▶ _Request_: Pull out each line of the rows below that contains the string "instances".

▶ _Task input_:

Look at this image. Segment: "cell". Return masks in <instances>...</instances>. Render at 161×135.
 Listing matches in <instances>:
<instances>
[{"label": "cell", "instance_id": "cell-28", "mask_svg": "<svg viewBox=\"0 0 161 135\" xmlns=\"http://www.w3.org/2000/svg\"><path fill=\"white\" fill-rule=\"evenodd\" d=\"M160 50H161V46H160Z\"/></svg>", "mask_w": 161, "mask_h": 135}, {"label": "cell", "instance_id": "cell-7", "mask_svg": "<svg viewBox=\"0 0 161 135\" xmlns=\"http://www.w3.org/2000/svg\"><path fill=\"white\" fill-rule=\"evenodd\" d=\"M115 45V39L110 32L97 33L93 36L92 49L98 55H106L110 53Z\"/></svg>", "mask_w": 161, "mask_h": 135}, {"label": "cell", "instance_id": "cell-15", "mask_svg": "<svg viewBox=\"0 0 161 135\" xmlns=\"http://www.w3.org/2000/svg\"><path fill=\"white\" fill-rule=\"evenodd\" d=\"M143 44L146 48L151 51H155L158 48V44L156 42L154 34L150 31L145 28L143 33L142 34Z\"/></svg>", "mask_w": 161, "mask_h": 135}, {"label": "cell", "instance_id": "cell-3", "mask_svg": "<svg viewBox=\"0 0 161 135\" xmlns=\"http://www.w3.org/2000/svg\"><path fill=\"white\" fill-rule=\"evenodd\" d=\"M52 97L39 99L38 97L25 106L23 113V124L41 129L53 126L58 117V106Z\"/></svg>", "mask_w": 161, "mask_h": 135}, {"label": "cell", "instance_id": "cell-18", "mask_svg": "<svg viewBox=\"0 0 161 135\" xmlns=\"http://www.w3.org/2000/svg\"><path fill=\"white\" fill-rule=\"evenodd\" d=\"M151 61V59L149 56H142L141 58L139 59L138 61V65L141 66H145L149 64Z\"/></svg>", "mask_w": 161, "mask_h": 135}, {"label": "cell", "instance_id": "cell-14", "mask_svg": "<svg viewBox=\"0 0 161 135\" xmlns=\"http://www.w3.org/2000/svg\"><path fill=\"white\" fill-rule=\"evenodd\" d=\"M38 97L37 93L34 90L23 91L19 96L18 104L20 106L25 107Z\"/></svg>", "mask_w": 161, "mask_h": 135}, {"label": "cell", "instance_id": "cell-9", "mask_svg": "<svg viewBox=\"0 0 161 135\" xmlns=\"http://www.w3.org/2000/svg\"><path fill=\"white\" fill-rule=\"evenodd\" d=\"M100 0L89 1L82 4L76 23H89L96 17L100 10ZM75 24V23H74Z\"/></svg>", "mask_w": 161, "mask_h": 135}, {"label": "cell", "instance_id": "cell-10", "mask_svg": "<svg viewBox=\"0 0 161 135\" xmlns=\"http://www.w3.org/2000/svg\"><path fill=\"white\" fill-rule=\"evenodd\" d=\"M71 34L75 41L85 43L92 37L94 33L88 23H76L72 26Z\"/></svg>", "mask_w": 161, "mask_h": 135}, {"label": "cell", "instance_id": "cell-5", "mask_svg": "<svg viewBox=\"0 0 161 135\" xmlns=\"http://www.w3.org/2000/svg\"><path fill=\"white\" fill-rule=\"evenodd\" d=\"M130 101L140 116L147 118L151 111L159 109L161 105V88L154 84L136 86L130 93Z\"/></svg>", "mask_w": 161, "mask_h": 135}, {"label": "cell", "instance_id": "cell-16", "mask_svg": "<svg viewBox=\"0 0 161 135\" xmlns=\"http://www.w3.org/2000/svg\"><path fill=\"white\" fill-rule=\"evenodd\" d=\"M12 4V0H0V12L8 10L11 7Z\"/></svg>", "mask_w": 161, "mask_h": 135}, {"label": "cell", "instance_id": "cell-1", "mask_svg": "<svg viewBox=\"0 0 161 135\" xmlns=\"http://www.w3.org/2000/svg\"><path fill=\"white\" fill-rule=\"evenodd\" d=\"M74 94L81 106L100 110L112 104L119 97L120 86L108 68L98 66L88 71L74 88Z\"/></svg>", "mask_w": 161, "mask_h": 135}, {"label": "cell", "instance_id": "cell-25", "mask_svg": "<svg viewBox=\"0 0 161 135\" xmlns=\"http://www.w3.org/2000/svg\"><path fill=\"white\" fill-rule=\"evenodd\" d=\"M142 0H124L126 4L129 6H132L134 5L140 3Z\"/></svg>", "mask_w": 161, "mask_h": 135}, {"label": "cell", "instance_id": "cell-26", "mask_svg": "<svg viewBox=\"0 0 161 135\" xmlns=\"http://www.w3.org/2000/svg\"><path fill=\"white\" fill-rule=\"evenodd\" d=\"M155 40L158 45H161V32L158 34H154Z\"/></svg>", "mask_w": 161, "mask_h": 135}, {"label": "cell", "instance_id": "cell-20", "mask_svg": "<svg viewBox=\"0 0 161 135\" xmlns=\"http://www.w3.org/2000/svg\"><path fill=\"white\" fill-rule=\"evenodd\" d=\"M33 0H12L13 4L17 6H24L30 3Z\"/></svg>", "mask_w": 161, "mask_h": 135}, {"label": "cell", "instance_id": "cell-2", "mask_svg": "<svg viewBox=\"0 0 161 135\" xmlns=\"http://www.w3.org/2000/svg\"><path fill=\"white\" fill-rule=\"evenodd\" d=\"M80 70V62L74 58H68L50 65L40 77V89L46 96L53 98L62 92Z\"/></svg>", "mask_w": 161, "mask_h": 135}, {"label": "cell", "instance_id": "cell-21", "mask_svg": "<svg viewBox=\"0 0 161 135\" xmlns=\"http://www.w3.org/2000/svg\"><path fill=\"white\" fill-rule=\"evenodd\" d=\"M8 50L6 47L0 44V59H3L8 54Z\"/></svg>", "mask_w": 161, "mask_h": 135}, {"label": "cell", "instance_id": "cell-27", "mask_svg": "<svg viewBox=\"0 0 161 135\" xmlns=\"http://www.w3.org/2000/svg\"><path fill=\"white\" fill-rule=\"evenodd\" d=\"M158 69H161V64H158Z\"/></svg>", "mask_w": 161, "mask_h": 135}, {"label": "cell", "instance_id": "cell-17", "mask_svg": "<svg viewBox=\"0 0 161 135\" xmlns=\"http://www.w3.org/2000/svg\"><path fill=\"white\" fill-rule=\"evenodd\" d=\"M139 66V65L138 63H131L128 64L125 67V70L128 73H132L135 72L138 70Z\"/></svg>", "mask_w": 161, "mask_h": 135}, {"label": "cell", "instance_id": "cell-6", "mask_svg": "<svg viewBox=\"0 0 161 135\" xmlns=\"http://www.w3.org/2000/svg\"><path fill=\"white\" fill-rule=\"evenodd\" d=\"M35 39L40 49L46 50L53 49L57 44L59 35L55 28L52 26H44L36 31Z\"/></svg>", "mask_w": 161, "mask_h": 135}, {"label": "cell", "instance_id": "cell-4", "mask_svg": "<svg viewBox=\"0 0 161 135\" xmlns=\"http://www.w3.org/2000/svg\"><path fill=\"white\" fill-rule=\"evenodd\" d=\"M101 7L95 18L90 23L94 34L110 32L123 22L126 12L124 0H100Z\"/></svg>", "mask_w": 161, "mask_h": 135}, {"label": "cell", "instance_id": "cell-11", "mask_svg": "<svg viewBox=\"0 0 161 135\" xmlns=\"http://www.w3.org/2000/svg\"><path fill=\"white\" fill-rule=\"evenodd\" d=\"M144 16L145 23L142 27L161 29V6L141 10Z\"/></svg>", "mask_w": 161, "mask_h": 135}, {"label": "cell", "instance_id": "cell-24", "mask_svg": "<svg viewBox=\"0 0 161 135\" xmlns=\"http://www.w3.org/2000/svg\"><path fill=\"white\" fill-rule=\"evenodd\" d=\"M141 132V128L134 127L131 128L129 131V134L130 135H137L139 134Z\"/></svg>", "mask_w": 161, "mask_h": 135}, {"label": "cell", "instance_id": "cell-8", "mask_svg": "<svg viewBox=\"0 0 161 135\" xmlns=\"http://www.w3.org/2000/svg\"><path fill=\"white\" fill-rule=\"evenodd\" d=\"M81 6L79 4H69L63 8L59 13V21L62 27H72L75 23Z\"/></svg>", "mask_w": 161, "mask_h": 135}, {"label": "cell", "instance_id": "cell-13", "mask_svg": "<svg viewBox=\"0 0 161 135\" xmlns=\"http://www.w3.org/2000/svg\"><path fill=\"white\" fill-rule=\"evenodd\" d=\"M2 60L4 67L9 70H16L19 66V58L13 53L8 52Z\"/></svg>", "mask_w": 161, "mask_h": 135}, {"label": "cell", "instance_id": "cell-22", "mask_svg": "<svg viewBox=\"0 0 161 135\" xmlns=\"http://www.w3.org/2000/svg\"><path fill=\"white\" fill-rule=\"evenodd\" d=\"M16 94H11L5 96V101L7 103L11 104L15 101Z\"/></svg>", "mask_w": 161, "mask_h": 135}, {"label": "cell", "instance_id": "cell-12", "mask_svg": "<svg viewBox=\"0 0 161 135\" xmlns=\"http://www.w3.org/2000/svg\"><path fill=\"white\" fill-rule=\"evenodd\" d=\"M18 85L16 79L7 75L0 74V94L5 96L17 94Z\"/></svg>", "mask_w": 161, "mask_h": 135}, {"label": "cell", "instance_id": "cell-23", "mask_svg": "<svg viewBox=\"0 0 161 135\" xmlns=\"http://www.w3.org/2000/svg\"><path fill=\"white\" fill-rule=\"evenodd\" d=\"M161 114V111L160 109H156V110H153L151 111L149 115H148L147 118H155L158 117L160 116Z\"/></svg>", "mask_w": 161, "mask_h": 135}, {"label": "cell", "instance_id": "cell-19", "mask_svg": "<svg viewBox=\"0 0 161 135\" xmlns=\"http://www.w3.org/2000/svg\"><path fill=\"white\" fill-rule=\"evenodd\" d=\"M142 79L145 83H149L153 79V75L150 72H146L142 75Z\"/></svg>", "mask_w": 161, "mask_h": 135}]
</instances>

▶ _Correct output_:
Look at this image. Segment: "cell". Return masks in <instances>...</instances>. Render at 161×135.
 Listing matches in <instances>:
<instances>
</instances>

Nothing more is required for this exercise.